Monday, September 9, 2013

GPH-MILF Independent Commission on Policing to be invited in KL meeting

From the MILF Website (Sep 9): GPH-MILF Independent Commission on Policing to be invited in KL meeting



Members of the Independent Commission on Policing (ICP) will be invited to the forthcoming meeting of the peace panels of the Government of the Philippines (GPH) and the Moro Islamic Liberation Front (MILF) in Kuala Lumpur tomorrow.
  
Jun Mantawil, head of the MILF peace panel secretariat, told Luwaran before he flew to Manila enroute to Kuala Lumpur last September 6 that the MILF will also try to bring along them their nominees for ICP.

He confirmed that the MILF had already appointed their two representatives to the ICP, one a senior police officer and now retired and the other is a senior military commander of the MILF who served in the Coordinating Committee on the Cessation of Hostilities (CCCH).

He said the members of the ICP shall be for the first time introduced to the parties before they start to work on the manner of organizing the Police for the Bangsamoro.

They will operate with a timeframe of six months and within this timeline they will have to make recommendations to the GPH and MILF peace panels, which will either adopt them altogether or make some amendments. After making their recommendations, they are deemed to have exited.

The parties agreed that Canada heads the ICP, which, in its letter to the two parties, did not accept the invitation but had actually named their nominee. Members of the ICP are Australia, another Asian countries, which is not yet named pending their formal acceptance of the offer from the MILF. Four more members, two each, come from the MILF and the GPH.

The nominee from Canada is reported to be an active police officer of the Royal Canadian Mounted Police.

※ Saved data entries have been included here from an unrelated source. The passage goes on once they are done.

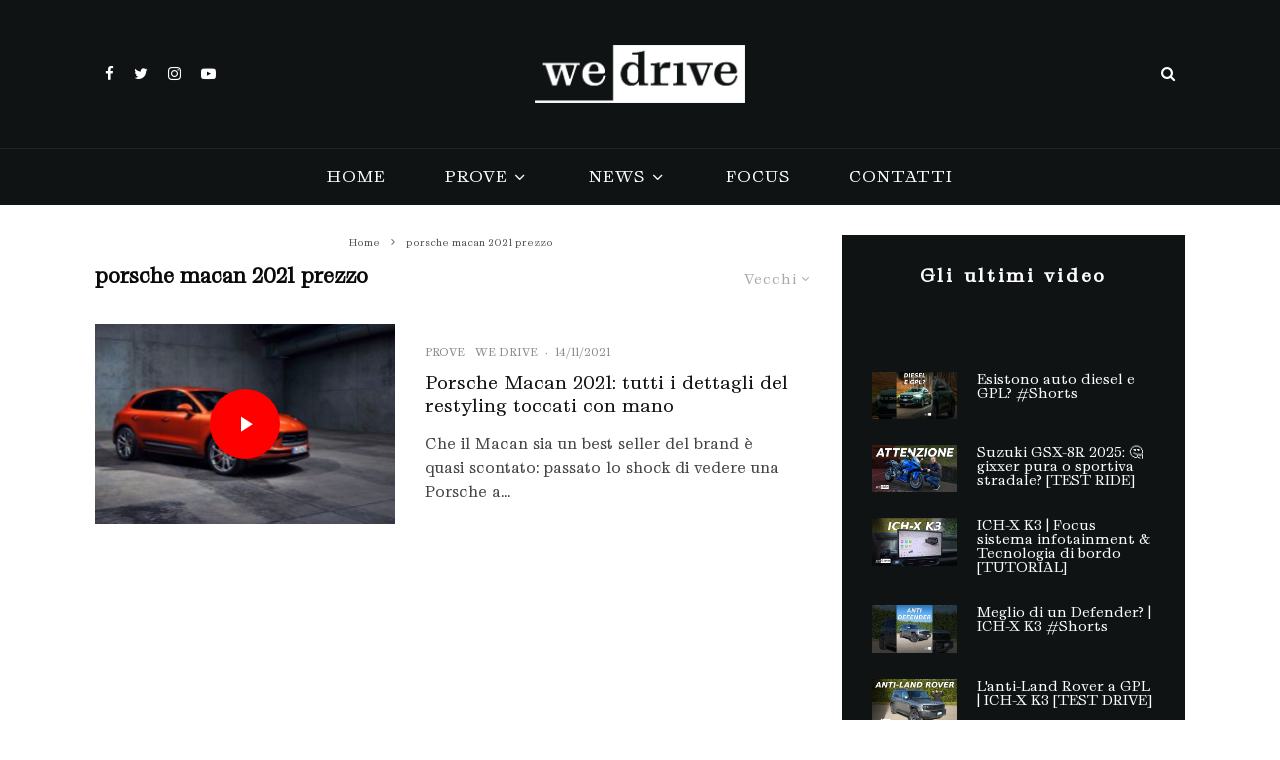

--- FILE ---
content_type: text/css
request_url: https://wedrive.tv/wp-content/uploads/useanyfont/uaf.css
body_size: 61
content:
				@font-face {
					font-family: 'grafier';
					src: url('/wp-content/uploads/useanyfont/91grafier.woff2') format('woff2'),
						url('/wp-content/uploads/useanyfont/91grafier.woff') format('woff');
					  font-display: auto;
				}

				.grafier{font-family: 'grafier' !important;}

		

--- FILE ---
content_type: text/css
request_url: https://wedrive.tv/wp-content/plugins/lets-live-blog/frontend/css/fonts/style.css
body_size: 1051
content:
@font-face {
  font-family: 'tipi';
  src:
    url('../fonts/tipi/tipi.ttf?mqud20') format('truetype'),
    url('../fonts/tipi/tipi.woff?mqud20') format('woff'),
    url('../fonts/tipi/tipi.svg?mqud20#tipi') format('svg');
  font-weight: normal;
  font-style: normal;
}

[class^="tipi-i-"] {
  /* use !important to prevent issues with browser extensions that change fonts */
  font-family: 'tipi' !important;
  speak: none;
  font-style: normal;
  font-weight: normal;
  font-variant: normal;
  text-transform: none;
  font-size: inherit;
  line-height: 1;

  /* Better Font Rendering =========== */
  -webkit-font-smoothing: antialiased;
  -moz-osx-font-smoothing: grayscale;
}

.tipi-i-reddit-alien:before {
  content: "\f281";
}
.tipi-i-cart-l:before {
  content: "\e90e";
}
.tipi-i-cart:before {
  content: "\e91b";
}
.tipi-i-long-bottom:before {
  content: "\e932";
}
.tipi-i-long-left:before {
  content: "\e937";
}
.tipi-i-long-right:before {
  content: "\e93a";
}
.tipi-i-long-top:before {
  content: "\e93d";
}
.tipi-i-close:before {
  content: "\e5cd";
}
.tipi-i-alert-triangle:before {
  content: "\e930";
}
.tipi-i-arrow-down:before {
  content: "\e900";
}
.tipi-i-arrow-left:before {
  content: "\e901";
}
.tipi-i-arrow-right:before {
  content: "\e902";
}
.tipi-i-arrow-up:before {
  content: "\e903";
}
.tipi-i-at-sign:before {
  content: "\e904";
}
.tipi-i-bookmark:before {
  content: "\e905";
}
.tipi-i-calendar:before {
  content: "\e906";
}
.tipi-i-camera:before {
  content: "\e907";
}
.tipi-i-check:before {
  content: "\e908";
}
.tipi-i-chevron-down:before {
  content: "\e909";
}
.tipi-i-chevron-left:before {
  content: "\e90a";
}
.tipi-i-chevron-right:before {
  content: "\e90b";
}
.tipi-i-chevron-up:before {
  content: "\e90c";
}
.tipi-i-clock:before {
  content: "\e90d";
}
.tipi-i-disc:before {
  content: "\e931";
}
.tipi-i-edit-2:before {
  content: "\e90f";
}
.tipi-i-external-link:before {
  content: "\e92e";
}
.tipi-i-eye:before {
  content: "\e910";
}
.tipi-i-film:before {
  content: "\e911";
}
.tipi-i-folder:before {
  content: "\e912";
}
.tipi-i-grid:before {
  content: "\e913";
}
.tipi-i-headphones:before {
  content: "\e915";
}
.tipi-i-heart:before {
  content: "\e916";
}
.tipi-i-home:before {
  content: "\e917";
}
.tipi-i-info:before {
  content: "\e933";
}
.tipi-i-link:before {
  content: "\e92f";
}
.tipi-i-log-in:before {
  content: "\e93b";
}
.tipi-i-log-out:before {
  content: "\e93c";
}
.tipi-i-mail:before {
  content: "\e918";
}
.tipi-i-menu:before {
  content: "\e919";
}
.tipi-i-message-square:before {
  content: "\e91a";
}
.tipi-i-more-horizontal:before {
  content: "\e934";
}
.tipi-i-music:before {
  content: "\e91c";
}
.tipi-i-play:before {
  content: "\e91d";
}
.tipi-i-plus:before {
  content: "\e91e";
}
.tipi-i-repeat:before {
  content: "\e935";
}
.tipi-i-rewind:before {
  content: "\e936";
}
.tipi-i-search:before {
  content: "\e91f";
}
.tipi-i-shopping-cart:before {
  content: "\e920";
}
.tipi-i-sliders:before {
  content: "\e921";
}
.tipi-i-star:before {
  content: "\e922";
}
.tipi-i-thumbs-down:before {
  content: "\e938";
}
.tipi-i-thumbs-up:before {
  content: "\e914";
}
.tipi-i-trash:before {
  content: "\e923";
}
.tipi-i-user:before {
  content: "\e924";
}
.tipi-i-video:before {
  content: "\e925";
}
.tipi-i-volume:before {
  content: "\e926";
}
.tipi-i-volume-1:before {
  content: "\e927";
}
.tipi-i-volume-2:before {
  content: "\e928";
}
.tipi-i-volume-x:before {
  content: "\e929";
}
.tipi-i-watch:before {
  content: "\e939";
}
.tipi-i-x:before {
  content: "\e92a";
}
.tipi-i-zap:before {
  content: "\e92b";
}
.tipi-i-zoom-in:before {
  content: "\e92c";
}
.tipi-i-zoom-out:before {
  content: "\e92d";
}
.tipi-i-twitter:before {
  content: "\f099";
}
.tipi-i-facebook:before {
  content: "\f09a";
}
.tipi-i-github:before {
  content: "\f09b";
}
.tipi-i-rss:before {
  content: "\f09e";
}
.tipi-i-pinterest:before {
  content: "\f0d2";
}
.tipi-i-google-plus:before {
  content: "\f0d5";
}
.tipi-i-linkedin:before {
  content: "\f0e1";
}
.tipi-i-angle-left:before {
  content: "\f104";
}
.tipi-i-angle-right:before {
  content: "\f105";
}
.tipi-i-angle-up:before {
  content: "\f106";
}
.tipi-i-angle-down:before {
  content: "\f107";
}
.tipi-i-youtube-play:before {
  content: "\f16a";
}
.tipi-i-instagram:before {
  content: "\f16d";
}
.tipi-i-tumblr:before {
  content: "\f173";
}
.tipi-i-dribbble:before {
  content: "\f17d";
}
.tipi-i-vk:before {
  content: "\f189";
}
.tipi-i-behance:before {
  content: "\f1b4";
}
.tipi-i-soundcloud:before {
  content: "\f1be";
}
.tipi-i-twitch:before {
  content: "\f1e8";
}
.tipi-i-whatsapp:before {
  content: "\f232";
}
.tipi-i-medium:before {
  content: "\f23a";
}
.tipi-i-vimeo:before {
  content: "\f27d";
}
.tipi-i-snapchat-ghost:before {
  content: "\f2ac";
}

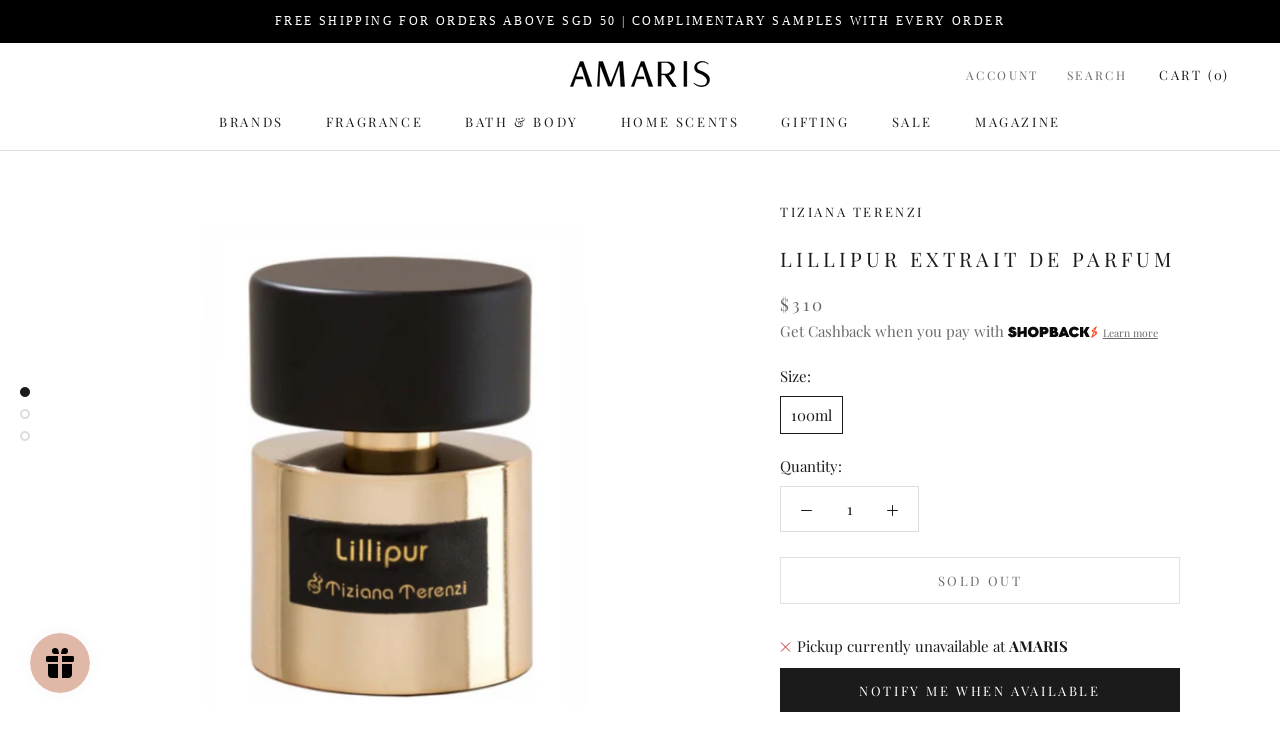

--- FILE ---
content_type: text/css
request_url: https://merchant.cdn.hoolah.co/amaris-shop-dev.myshopify.com/hoolah-library.css
body_size: 688
content:
.hoolah_collection_widget{line-height:1.3;margin-top:2px}.hoolah_product_widget{line-height:1.2;margin-top:4px}#hoolah-tagline img{display:inline-block;margin-bottom:-1px}@media screen and (max-width: 640px){.hoolah_product_widget #modal-elem{font-size:14px !important}}#shopify-section-recently-viewed-products .flickity-viewport{min-height:380px}.payment_method_hoolah_checkout span.payment_method_icons{display:none !important}#hoolah-learn-more{font-size:70%;margin-left:6px;vertical-align:middle;text-decoration:underline;cursor:pointer}.bold{font-weight:600}#modal-elem img{vertical-align:unset;display:inline}.shopback-checkout-logo{display:inline-block;width:auto;vertical-align:middle;height:26px !important}.shopback-checkout-promo{display:inline-block;width:auto;vertical-align:middle;height:26px !important}

--- FILE ---
content_type: text/javascript
request_url: https://amarisbeauty.com/cdn/shop/t/10/assets/custom.js?v=17882051019682763631620199015
body_size: -824
content:
//# sourceMappingURL=/cdn/shop/t/10/assets/custom.js.map?v=17882051019682763631620199015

In Canada, public-sector police forces are associated with and commissioned to the three levels of government: municipal, provincial, and federal. Constitutionally, law enforcement is a provincial responsibility, and most urban areas have been given the authority by the provinces to maintain their own police force. Some, such as the Toronto Police Service and the Service de police de la Ville de Montréal are commissioned to one particular city, Toronto and Montréal, respectively, while the Niagara Regional Police services all cities comprising the Regional Municipality of Niagara. All but three of Canada's provinces in turn, contract out their provincial law-enforcement responsibilities to the Royal Canadian Mounted Police, the national police force, which is commissioned to the federal level of government.